As for the support of tax avoidance, it's understandable that people see taxation as theft by a government who didn't earn the money but the economy is a closed system. The only money in circulation is what has been put there by the government so when it gets concentrated in small pockets, it creates huge damage to the quality of life of everyone else in the form of fewer jobs, lower salaries and cuts to public spending. People at the bottom circulate almost all of their earnings back into the economy. Many people at the top hoard it and just want to accumulate more and more assets and this is affecting people at the bottom:
https://www.wsj.com/articles/if-you-sell-a-house-these-days-the-buyer-might-be-a-pension-fund-11617544801
The economy is a pretty strange system overall. All the way through life people are taught to get a job or invest in property/companies but the way companies make money is by selling products and services at profitable prices to the same people who are trying to earn a salary or see growth in their investments in the companies they buy from.
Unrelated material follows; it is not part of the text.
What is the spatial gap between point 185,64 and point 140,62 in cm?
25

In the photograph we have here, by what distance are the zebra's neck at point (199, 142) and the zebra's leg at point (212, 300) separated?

That loop gets obfuscated because of the amount of companies there are but this system can only ever result in concentrations of wealth unless the areas of concentrated wealth are taxed heavily.
I think it's important to keep a distinction between different types of wealthy people. Elon Musk and Jeff Bezos are billionaires because they own companies that make billions in revenue but it doesn't automatically mean they are damaging the economy. If they invest their revenues into their products and services, it maintains the economy. The more damaging types to the economy are the hedge funds and banking system that are shoring up money and trying to grow their pool of ownership - these people are driven by pure greed.
You, or your corporation, are not obligated to pay one penny more than the legal taxable amount required by law:
FROM THE INTERNAL REVENUE SERVICE TAXPAYER BILL OF RIGHTS:
"Taxpayers have the right to pay only the amount of tax legally due, including interest and penalties, and to have the IRS apply all tax payments properly."
If loopholes exist, it is up to tax-collecting governments to correct them. If taxpayers in the meantime take advantage of the loophole, they are not doing anything illegal.